Помещенная на тележку и надлежащим образом пристегнутая, чтобы не упасть, дама проводит неделю, сидя в секционном зале при регулируемой температуре около 16 °C. Это позволяет наконец в пятницу вечером разогнуть ее, вытянуть и положить в один из холодильников. Фух, самая сложная часть позади.
Что касается следователей, они теряют терпение. Жандарм из Сожона снова звонит мне.
– Добрый вечер, доктор. Итак, на каком этапе вскрытие?
– Ну, пришлось повозиться с разморозкой. В следующий раз привозите тело расчлененным, в морозилке с ящиками. По кускам быстрее размораживается.
– Ах да, как у того парня с острова Ре, помните?
– Да уж, не могу сказать, что забыл.
Было воскресенье, я был в резерве, дежурил из дома. Бригада вызвала меня из-за «человеческих останков, найденных в сгоревшем доме» на острове Ре. Разгневанный муж поджег павильон, никто не мог найти его жену, все разволновались. В развалинах жандармы нашли остов морозильной камеры с выдвижными ящиками, заполненными подозрительными кусками. Последовал быстрый вывод: не разрезал ли ревнивец свою жену на куски? Пуатье находится не то чтобы в пригороде Ла-Рошели, поэтому, когда жандармы перезвонили, я все еще собирался в дорогу. Ложная тревога.
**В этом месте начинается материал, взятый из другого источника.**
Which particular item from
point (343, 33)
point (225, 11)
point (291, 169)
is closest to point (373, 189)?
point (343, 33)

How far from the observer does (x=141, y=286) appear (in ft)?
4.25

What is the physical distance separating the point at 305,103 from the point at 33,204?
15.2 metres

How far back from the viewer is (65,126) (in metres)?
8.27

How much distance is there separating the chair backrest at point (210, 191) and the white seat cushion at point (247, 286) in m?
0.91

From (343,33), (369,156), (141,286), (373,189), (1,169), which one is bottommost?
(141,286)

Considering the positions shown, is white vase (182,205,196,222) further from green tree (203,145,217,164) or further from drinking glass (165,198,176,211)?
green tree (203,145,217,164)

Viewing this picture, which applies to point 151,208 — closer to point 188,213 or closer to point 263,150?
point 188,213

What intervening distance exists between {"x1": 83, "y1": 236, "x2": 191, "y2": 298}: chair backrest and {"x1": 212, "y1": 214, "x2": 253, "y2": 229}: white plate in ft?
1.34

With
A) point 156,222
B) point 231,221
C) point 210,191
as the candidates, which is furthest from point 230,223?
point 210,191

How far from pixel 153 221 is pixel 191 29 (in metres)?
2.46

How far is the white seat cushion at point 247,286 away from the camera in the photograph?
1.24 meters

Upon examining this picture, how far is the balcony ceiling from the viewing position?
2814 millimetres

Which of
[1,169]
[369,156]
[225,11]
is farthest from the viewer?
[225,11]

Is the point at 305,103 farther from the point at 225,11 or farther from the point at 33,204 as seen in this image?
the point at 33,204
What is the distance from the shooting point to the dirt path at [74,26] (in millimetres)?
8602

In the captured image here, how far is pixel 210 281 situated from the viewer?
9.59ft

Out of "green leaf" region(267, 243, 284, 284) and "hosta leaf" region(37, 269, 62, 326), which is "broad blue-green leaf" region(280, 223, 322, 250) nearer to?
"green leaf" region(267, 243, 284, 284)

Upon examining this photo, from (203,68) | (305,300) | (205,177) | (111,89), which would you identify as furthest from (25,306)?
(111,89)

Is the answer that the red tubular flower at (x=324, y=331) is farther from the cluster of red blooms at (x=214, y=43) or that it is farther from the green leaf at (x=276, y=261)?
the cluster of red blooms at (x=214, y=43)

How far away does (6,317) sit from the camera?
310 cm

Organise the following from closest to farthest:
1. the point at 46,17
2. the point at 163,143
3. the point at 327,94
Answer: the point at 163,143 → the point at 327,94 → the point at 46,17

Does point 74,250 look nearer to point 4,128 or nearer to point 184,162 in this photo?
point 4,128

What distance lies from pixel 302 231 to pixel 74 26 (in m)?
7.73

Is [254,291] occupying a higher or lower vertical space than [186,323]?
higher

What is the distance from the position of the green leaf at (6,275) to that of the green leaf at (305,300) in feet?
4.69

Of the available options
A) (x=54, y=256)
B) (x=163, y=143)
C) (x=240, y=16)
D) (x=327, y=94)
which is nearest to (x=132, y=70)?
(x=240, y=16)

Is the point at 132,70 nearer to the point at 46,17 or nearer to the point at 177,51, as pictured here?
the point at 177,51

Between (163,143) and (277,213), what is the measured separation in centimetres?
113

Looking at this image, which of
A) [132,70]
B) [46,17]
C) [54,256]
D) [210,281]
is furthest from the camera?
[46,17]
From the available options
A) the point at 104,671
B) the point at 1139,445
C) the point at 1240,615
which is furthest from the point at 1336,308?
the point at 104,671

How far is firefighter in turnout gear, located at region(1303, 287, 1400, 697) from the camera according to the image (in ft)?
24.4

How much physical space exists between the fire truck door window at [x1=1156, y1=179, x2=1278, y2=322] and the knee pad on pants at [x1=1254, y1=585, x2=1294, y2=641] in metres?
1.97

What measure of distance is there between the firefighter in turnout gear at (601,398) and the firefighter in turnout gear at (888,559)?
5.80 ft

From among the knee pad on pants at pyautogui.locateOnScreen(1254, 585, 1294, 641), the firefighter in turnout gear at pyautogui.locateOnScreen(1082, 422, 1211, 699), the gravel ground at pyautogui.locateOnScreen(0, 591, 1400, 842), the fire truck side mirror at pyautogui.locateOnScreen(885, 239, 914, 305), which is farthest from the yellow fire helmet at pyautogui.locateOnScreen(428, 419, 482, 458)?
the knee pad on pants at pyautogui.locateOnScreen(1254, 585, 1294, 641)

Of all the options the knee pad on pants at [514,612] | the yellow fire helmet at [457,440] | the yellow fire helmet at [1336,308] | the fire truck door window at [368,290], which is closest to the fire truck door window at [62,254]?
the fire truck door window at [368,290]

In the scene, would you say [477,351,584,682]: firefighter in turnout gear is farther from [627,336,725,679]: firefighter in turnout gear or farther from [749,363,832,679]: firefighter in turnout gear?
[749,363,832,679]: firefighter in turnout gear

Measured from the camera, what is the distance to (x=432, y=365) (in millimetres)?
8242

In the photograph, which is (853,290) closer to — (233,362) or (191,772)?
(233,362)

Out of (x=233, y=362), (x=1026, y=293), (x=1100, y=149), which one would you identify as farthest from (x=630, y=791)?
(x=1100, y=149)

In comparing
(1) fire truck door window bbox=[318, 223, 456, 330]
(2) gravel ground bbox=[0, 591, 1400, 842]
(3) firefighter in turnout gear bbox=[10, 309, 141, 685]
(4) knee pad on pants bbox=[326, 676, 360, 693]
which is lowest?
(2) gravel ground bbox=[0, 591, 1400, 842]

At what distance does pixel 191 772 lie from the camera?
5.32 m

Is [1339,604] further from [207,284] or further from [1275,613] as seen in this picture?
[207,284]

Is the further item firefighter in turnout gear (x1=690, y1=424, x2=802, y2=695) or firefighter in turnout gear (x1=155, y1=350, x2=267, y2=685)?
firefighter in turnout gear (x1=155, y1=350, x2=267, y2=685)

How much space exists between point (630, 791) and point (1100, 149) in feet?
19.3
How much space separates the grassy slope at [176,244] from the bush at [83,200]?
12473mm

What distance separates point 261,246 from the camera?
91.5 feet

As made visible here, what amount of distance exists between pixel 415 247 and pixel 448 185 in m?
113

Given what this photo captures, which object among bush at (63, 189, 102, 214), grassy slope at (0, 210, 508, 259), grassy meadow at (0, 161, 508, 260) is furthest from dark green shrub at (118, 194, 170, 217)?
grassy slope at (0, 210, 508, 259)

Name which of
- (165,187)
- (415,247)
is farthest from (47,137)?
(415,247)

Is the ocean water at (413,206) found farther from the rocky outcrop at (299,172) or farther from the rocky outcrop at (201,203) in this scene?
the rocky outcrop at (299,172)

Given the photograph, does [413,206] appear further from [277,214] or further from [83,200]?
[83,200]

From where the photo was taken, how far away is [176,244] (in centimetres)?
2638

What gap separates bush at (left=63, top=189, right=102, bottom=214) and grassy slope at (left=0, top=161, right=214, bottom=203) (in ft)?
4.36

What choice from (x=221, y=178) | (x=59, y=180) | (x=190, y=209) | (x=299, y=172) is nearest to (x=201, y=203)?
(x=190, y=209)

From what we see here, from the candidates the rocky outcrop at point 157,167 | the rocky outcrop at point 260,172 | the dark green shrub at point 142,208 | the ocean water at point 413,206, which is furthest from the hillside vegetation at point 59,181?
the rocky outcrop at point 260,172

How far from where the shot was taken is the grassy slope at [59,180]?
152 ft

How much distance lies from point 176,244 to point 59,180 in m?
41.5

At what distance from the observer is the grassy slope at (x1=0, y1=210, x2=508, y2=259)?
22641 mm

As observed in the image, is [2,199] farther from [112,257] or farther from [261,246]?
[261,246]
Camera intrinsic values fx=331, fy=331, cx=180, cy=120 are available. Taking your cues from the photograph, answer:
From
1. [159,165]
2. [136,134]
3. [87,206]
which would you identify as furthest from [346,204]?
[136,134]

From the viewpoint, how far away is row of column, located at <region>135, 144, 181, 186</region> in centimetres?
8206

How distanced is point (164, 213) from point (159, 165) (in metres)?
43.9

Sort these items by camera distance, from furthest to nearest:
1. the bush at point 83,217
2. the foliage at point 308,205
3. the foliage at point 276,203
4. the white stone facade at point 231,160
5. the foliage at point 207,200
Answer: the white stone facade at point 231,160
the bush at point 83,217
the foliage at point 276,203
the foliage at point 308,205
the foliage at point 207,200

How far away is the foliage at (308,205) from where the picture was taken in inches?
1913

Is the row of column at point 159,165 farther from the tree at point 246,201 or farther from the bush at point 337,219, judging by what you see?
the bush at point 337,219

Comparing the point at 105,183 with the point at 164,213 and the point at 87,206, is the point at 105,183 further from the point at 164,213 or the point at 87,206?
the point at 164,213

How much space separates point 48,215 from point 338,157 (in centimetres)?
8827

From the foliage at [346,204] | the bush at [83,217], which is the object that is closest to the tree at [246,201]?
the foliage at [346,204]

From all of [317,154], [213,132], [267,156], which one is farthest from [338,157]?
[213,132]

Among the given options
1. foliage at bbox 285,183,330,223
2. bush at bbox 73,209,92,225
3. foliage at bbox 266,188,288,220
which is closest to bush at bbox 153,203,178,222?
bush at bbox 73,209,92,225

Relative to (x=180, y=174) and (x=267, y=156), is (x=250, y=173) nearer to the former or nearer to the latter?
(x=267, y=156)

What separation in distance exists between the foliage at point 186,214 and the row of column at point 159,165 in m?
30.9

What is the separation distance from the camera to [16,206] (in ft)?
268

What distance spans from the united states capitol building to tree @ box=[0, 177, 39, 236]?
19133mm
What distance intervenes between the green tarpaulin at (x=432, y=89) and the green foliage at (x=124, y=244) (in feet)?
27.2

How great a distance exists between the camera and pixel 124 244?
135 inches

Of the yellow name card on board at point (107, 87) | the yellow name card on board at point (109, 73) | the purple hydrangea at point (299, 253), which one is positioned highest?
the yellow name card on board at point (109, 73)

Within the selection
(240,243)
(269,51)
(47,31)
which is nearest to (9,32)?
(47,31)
Один из их коллег-охотников опознал останки. Это были куски туш косули, оленя и кабана.
Не сказать что недовольный этой новостью, я собирался снова погрузиться в выходную сонливость, когда на связь вышла жандармерия Ньора. Никакой возможности побездельничать, честное слово. Снова кости, обнаружены во время работ в погребе частного лица. Воскресные самоделкины, что за чума! Я опять собрался, на этот раз в Ньор, но, охваченный внезапным озарением, передумал, перезвонил жандармам и попросил их прислать мне несколько фотографий по электронной почте, чтобы получить общее представление.
Я настоял на том, чтобы сфотографировали также концы костей и их суставные поверхности: по ним можно точно отличить кости человека от костей животного.
И хорошо, что я об этом позаботился: сразу стало понятно, что кости конские. Захоронения лошадей, в том числе и в подвалах частных домов, не входили в зону моей ответственности, поэтому я отклонил приглашение.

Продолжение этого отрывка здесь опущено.